As AI-driven and inference-based features began to scale across the DigitalOcean platform, the user experience became increasingly fragmented as different teams were introducing patterns, interactions, and visual styles independently, leading to inconsistency and confusion.
I led the definition of a design framework to bring structure to this emerging system. This work focused on establishing consistent human-AI interaction patterns, component behaviors, and integration principles to ensure that AI-driven experiences felt cohesive, trustworthy, and scalable across the platform.
Rather than simply standardizing UI, I focused on how AI should behave within the product. This included defining how it communicates, maintains context across workflows, and integrates into existing user journeys. This framework created a standardized foundation for scaling AI features in a way that remained intuitive and consistent for users, while operationally scalable to implement for designers, engineers, and product managers.
As multiple teams began building AI and inference powered features, the experience became fragmented across the platform. Without a shared application and styling framework, these inconsistencies risked confusing users, eroding trust, and creating implmentation inconsistencies. In order to help mitigate these issues, my work focused on defining a framework across three key areas to move beyond surface-level consistency and create a cohesive, scalable experience across the platform:
- Presentation - how this content is visually presented
- Interaction - how users engage with AI (inputs, outputs, feedback loops)
- Behavior - how AI responds, maintains context, and integrates across workflows
One of the challenges of this work was consolidating existing design patterns and styles for inference-based experiences across the platform. As multiple teams independently introduced AI-driven features, the experience became fragmented, both visually and behaviorally. Similar interactions behaved differently across surfaces, AI-generated content lacked clear annotations, and there was no shared model for how these systems should integrate into existing workflows. This needed to be addressed before we continued to scale these experiences, as it could lead to user confusion if they felt inconsistent and disjointed from the rest of the experience.
To begin, I conducted an audit of all existing inference-based features across the platform, documenting the design patterns, styles, and interactions. During this time, I documented my findings and presented them to the rest of the design team to ensure I wasn't missing any existing patterns or styles that were being used. I wanted this to be a collaborative effort to ensure that this framework would be adopted by others and scalable in the future.
Besides other product designers, I also made sure to collaborate with several front end engineers to better understand what was in Storybook (our coded design system) and what has been coded using custom, one-off components already. This helped me better understand existing components and technical constraints for potential component development. After all this work, the audit revealed several insights:
- Inconsistent interaction patterns across different AI-driven features (AI products that users can build vs AI suggestions that come from the system)

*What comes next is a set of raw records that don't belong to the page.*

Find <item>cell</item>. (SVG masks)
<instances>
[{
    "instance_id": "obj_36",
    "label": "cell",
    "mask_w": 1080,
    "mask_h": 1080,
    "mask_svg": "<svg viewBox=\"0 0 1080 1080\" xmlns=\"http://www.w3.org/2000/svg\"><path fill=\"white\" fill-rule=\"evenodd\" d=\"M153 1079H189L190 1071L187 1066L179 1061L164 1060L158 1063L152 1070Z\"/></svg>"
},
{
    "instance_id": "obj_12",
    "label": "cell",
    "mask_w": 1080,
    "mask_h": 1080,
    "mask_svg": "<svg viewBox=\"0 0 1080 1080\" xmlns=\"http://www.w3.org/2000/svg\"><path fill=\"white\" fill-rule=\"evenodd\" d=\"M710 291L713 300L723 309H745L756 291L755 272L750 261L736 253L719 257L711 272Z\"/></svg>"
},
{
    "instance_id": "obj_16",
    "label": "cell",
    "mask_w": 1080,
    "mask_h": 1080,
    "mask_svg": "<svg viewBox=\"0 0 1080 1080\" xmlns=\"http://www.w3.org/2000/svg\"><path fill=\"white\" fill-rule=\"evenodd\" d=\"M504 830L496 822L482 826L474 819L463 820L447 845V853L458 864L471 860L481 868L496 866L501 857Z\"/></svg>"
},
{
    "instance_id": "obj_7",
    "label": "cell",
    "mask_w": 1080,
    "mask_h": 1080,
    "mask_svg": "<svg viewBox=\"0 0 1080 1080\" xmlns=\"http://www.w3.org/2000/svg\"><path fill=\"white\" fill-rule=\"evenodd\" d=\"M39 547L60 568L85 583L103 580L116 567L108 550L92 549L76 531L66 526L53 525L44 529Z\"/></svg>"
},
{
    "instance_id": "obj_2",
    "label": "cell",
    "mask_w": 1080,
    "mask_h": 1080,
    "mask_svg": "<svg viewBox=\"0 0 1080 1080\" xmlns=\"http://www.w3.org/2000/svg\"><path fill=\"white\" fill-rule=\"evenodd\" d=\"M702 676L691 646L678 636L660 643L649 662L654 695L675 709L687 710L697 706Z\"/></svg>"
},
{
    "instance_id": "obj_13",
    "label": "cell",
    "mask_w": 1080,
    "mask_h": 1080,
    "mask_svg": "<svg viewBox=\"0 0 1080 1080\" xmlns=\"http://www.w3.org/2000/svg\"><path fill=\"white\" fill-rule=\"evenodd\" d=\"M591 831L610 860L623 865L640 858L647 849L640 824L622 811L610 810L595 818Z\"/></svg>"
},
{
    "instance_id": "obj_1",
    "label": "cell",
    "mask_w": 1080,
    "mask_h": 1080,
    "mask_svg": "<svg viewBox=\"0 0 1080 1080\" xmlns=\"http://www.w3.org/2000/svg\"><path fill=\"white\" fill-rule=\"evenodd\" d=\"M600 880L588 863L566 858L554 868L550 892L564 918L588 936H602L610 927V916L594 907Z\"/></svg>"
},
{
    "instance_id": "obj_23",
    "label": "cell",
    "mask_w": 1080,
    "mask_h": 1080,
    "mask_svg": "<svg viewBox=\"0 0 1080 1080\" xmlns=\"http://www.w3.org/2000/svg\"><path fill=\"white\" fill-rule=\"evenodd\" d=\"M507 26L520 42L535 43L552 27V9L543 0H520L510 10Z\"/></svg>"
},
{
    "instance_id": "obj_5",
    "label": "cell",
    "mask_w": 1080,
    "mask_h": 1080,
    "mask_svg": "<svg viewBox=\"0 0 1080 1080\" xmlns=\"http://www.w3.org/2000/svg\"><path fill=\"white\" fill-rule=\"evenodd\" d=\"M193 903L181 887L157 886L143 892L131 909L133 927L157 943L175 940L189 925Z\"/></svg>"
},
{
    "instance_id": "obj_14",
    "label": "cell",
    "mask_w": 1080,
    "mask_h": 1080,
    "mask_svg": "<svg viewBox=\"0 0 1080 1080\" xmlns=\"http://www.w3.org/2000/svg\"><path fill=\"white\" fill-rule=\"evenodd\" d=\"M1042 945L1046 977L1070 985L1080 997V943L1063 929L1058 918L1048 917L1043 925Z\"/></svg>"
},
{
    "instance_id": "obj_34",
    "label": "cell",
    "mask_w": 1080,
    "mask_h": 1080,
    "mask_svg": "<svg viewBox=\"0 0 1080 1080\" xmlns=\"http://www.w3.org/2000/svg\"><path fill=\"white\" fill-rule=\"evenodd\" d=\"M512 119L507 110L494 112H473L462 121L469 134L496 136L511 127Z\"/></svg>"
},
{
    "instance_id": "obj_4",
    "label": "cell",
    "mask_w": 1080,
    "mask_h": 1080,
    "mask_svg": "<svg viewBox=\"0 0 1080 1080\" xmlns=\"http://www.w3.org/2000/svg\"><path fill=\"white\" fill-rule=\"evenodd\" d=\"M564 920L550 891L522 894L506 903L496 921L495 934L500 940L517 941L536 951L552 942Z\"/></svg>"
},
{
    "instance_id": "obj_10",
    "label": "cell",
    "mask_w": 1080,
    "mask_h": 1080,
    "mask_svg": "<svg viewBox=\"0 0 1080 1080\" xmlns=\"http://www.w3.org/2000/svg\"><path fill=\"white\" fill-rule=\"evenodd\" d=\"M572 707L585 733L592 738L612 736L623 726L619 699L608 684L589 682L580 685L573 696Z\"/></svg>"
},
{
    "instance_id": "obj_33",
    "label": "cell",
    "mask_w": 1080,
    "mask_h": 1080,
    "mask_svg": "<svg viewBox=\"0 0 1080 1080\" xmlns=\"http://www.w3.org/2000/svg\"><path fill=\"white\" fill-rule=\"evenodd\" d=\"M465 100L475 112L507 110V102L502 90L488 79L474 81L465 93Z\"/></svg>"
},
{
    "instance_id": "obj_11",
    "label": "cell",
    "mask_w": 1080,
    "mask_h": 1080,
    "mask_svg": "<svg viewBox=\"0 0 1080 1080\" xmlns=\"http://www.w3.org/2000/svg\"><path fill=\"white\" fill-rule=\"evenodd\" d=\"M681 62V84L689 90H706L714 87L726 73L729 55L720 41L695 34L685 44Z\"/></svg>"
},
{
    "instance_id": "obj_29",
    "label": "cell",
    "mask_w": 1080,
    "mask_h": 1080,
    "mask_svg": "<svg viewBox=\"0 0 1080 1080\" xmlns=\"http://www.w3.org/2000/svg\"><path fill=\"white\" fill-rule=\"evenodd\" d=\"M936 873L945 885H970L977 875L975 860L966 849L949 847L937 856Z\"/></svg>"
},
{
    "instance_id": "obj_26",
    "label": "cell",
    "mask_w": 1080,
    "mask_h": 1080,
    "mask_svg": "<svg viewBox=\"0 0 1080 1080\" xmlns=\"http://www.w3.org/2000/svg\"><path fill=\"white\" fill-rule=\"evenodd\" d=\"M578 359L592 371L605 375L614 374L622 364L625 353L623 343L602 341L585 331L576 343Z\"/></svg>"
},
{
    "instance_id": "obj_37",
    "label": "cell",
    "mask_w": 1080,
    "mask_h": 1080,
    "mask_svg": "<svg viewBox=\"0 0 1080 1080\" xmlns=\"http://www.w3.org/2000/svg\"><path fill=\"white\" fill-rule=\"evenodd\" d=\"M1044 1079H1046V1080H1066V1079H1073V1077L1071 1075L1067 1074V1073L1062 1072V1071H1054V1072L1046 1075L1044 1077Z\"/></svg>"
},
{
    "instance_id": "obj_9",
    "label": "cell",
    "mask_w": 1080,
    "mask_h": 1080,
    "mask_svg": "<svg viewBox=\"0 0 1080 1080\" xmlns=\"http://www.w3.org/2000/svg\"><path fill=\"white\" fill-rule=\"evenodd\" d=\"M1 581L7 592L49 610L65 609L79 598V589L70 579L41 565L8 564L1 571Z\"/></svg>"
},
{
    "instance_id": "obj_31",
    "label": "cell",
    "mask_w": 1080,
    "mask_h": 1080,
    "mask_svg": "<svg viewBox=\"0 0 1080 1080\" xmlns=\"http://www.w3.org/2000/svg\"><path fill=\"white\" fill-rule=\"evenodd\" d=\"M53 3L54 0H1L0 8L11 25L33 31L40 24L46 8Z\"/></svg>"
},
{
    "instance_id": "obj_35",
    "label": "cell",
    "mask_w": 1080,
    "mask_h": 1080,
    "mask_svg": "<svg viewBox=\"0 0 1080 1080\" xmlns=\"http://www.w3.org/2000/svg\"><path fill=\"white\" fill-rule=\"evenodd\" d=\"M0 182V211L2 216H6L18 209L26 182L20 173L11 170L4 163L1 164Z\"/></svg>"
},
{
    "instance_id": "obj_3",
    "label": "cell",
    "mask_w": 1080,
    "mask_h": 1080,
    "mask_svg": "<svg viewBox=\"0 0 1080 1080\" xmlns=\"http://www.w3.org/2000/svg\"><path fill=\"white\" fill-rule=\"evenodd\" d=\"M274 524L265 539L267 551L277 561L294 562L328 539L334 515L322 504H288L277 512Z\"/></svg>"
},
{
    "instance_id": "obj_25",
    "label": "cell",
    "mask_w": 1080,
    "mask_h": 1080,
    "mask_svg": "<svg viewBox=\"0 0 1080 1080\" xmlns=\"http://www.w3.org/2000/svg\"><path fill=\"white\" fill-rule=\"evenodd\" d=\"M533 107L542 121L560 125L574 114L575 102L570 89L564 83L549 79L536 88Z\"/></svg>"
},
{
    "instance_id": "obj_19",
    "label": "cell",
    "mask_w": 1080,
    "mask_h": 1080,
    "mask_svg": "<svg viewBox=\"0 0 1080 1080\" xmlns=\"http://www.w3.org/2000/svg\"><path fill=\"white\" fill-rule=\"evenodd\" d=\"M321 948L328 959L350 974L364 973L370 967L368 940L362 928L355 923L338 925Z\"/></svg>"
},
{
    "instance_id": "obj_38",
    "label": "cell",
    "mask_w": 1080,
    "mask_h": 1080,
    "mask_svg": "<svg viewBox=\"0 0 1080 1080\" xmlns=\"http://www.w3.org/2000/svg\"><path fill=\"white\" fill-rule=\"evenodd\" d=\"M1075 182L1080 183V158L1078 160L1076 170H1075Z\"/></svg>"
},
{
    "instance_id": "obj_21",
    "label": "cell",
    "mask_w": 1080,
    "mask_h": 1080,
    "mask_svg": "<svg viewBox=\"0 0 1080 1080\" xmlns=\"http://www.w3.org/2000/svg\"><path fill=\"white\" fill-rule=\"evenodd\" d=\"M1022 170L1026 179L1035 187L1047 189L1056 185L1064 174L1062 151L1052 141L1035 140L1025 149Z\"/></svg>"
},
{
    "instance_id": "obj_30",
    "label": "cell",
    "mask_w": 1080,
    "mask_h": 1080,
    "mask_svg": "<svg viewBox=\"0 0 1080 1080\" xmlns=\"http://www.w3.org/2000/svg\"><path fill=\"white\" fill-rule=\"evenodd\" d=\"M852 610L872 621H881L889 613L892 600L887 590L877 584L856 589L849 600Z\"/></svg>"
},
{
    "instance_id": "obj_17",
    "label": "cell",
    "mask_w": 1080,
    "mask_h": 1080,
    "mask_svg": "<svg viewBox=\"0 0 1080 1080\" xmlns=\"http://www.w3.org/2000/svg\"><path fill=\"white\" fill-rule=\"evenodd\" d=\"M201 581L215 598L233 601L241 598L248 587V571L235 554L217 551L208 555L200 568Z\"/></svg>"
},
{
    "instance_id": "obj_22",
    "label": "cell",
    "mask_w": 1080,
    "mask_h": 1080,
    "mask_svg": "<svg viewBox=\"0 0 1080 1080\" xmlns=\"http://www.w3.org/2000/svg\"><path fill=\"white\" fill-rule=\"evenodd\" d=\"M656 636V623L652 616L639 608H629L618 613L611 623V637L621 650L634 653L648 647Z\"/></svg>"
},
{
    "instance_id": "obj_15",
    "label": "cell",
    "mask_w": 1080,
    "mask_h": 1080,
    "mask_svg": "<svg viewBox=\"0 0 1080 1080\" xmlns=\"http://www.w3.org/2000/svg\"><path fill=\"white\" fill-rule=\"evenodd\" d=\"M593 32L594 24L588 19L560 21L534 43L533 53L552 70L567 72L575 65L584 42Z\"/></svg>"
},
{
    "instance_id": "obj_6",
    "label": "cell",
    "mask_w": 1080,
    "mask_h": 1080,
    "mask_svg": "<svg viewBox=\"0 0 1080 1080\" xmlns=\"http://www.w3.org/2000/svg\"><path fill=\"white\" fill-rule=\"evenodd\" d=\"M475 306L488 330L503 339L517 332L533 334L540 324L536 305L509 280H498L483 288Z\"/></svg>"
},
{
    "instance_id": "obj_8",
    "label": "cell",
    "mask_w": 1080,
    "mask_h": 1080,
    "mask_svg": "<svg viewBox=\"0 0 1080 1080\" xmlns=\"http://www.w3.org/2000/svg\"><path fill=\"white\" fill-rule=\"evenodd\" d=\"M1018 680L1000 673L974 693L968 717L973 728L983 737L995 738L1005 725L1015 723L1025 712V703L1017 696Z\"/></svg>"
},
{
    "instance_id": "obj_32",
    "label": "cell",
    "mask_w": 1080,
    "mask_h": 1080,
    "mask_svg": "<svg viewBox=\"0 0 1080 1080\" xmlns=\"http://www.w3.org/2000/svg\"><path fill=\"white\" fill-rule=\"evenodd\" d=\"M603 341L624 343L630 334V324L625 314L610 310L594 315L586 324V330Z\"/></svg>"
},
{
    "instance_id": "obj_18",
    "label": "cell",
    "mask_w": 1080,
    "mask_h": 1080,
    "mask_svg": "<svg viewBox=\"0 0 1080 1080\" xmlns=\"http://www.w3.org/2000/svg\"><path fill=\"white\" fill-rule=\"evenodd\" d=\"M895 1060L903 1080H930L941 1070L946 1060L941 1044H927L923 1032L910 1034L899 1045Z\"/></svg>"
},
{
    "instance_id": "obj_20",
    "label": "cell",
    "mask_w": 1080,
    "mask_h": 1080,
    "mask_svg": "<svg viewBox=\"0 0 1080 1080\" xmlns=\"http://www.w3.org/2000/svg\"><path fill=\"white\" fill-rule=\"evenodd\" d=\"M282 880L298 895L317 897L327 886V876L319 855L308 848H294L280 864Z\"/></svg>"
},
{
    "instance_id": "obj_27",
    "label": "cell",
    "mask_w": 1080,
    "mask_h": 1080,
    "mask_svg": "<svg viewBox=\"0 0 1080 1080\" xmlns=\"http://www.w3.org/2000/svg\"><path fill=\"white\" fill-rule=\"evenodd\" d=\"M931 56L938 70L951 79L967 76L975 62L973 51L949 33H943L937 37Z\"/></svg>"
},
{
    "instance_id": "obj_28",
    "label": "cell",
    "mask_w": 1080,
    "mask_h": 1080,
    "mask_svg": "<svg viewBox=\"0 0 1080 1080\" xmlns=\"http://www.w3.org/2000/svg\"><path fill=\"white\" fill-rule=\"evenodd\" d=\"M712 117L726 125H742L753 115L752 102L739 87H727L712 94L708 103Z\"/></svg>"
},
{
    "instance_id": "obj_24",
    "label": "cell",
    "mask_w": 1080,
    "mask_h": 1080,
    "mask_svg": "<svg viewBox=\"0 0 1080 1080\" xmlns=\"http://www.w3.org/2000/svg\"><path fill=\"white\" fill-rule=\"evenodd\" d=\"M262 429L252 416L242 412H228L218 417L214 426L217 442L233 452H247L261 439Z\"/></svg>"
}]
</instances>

- Existing design system components were not built to support dynamic, inference-based behavior
- No shared model for how AI systems should integrate into existing workflows
After conducting my initial research, I started writing the framework that specified styling, components, and interactions for any inference-based features. While much of this report codified the existing patterns and styles that were already in use, my primary contribution to these new standards was defining interaction design.
When defining the interactions users will have with these components and interactions between components, my primary goal was to create a cohesive and fluid experience across the platform to ensure it felt natural and consistent, not like several different agent experiences glued into one. Some of the core design principles and how that translated were as follows:
- Inference-based experiences should feel integrated, not additive -> interactions should extend existing workflows rather than interrupt them or feel like external tools.
- Context should persist across the platform -> A user should be able to open the AI assistant and continue a task across various areas of the platfrom without losing progress or context
- Transparency when displaying AI generated content -> Add a tag to identify AI created content
Once the initial framework was defined, I needed to validate these changes with several stakeholder groups - product designers, PMs, and engineers. I ensured each group was represented by tagged them in the report to review, with plans to also schedule a meeting to review the proposed changes, questions and concerns folks may have, and what this might mean moving forward for work related to inference. See the full report here.
This work was just the first step towards integrating AI and inference-based experiences into the DigitalOcean platform. If I had more time, future work would include more user research, particularily around validating the desired interaction patterns and ensure we are avoiding any confusion surrounding these experiences, a larger scale rollout to the greater product organization on these new practices, and collaborating closely with the front end engineering team to implement styling and new components into Storybook.